All user-created chutes are charged at the standard hourly (per gpu, based on your gpu_count value in node selector), based on the cheapest compatible GPU type in the node_selector definition: https://api.chutes.ai/pricing For example, if your chute can run on either a100 or h100, you are charged as though all instances are a100, even if it happens to deploy on h100s.

You can configure how much the chute will scale up, how quickly it scales up, and how quickly to spin down with the following flags:

chute = Chute(
    ...,
    concurrency=10,
    max_instances=3,
    scaling_threshold=0.5,
    shutdown_after_seconds=300
)

concurrency (int, default=1)

This controls the maximum number of requests each instance can handle concurrently, which is dependent entirely on your code. For vLLM and SGLang template chutes, this value can be fairly high, e.g. 32+

max_instances (int, default=1)

Maximum number of instances that can be active at a time.

scaling_threshold (float, default=0.75)

The ratio of average requests in flight per instance that will trigger creation of another instance, when the number of instances is lower than the configured max_instances value. For example, if your concurrency is set to 10, and your scaling_threshold is 0.5, and max_instances is 2 and you have one instance now, you will trigger a scale up of another instance once the platform observes you have 5 or more requests on average in flight consistently (i.e., you are using 50% of the concurrency supported by your chute).

shutdown_after_seconds (int, default=300)

The number of seconds to wait after the last request (per instance) before shutting down the instance to avoid incurring any additional charges.

Billable items and mechanism

Deployment fee: You are charged a one-time deployment fee per chute, equivalent to 3 times the hourly rate based on the node selector (meaning, gpu_count * cheapest compatible GPU type hourly rate). No deployment fee for any updates to existing chutes.

You are charged the standard hourly rate while any instance is hot, based on your criteria specified above, up through last request timestamp + shutdown_after_seconds

You are not charged for "cold start" times (e.g., downloading the model, downloading the chute image, etc.). You are, however, charged for the shutdown_after_seconds seconds of compute while the instance is hot but not actively being called, because it keeps the instance hot.

For example:

  • deploy a chute at 12:00:00 (new chute, one time node-selector based deployment fee, let's say a single 3090 at $0.12/hr = $0.36 total fee)
    • max_instances set to 1, shutdown_after_seconds set to 300
  • send requests to the chute and/or call warmup endpoint: 12:00:01 (no charge)
  • first instance becomes hot and ready for use: 12:00:30 (billing at $0.12/hr starts here)
  • continuously send requests to the instance (no per-request inference charges)
  • stop sending requests at 12:05:00
    • triggers the instance shutdown timer based on shutdown_after_seconds for 5 minutes...
  • instance chutes down 12:10:00 (billing stops here)

Total charges are: $0.36 deployment fee + 5 minutes at $0.12/hr of active compute + 5 minutes shutdown_after_seconds = $0.38

Now, suppose you want to use that chute again:

  • start requests at 13:00:00
  • instance becomes hot at 13:00:30 (billing starts at $0.12/hr here)
  • stop requests at 13:05:30
  • instance stays hot due to shutdown_after_seconds for 5 minutes

Total additional charges = 5 minutes active compute + 5 minute shutdown delay = 10 minutes @ $0.12/hr = $0.02

If you share a chute with another user, they also pay standard rates for usage on the chute!

👥 Sharing a chute

For any user-deployed chutes, the chutes are private, but they can be shared.
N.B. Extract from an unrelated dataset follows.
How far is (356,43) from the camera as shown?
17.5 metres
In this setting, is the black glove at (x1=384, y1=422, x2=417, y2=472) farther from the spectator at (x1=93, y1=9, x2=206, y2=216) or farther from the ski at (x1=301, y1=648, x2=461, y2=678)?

You can either use the chutes share entrypoint, or call the API endpoint directly.

chutes share --chute-id unsloth/Llama-3.2-1B-Instruct --user-id anotheruser

The --chute-id parameter can either be the chute name or the UUID. Likewise, --user-id can be either the username or the user's UUID.

Billing

When you share a chute with another user, you authorize that user to trigger the chute to scale up, and you as the chute owner are charged the hourly rate while it's running.

When the user you shared the chute with calls the chute, they are charged the standard rate (dependent on chute type, e.g. per million token for llms, per step on diffusion models, per second otherwise).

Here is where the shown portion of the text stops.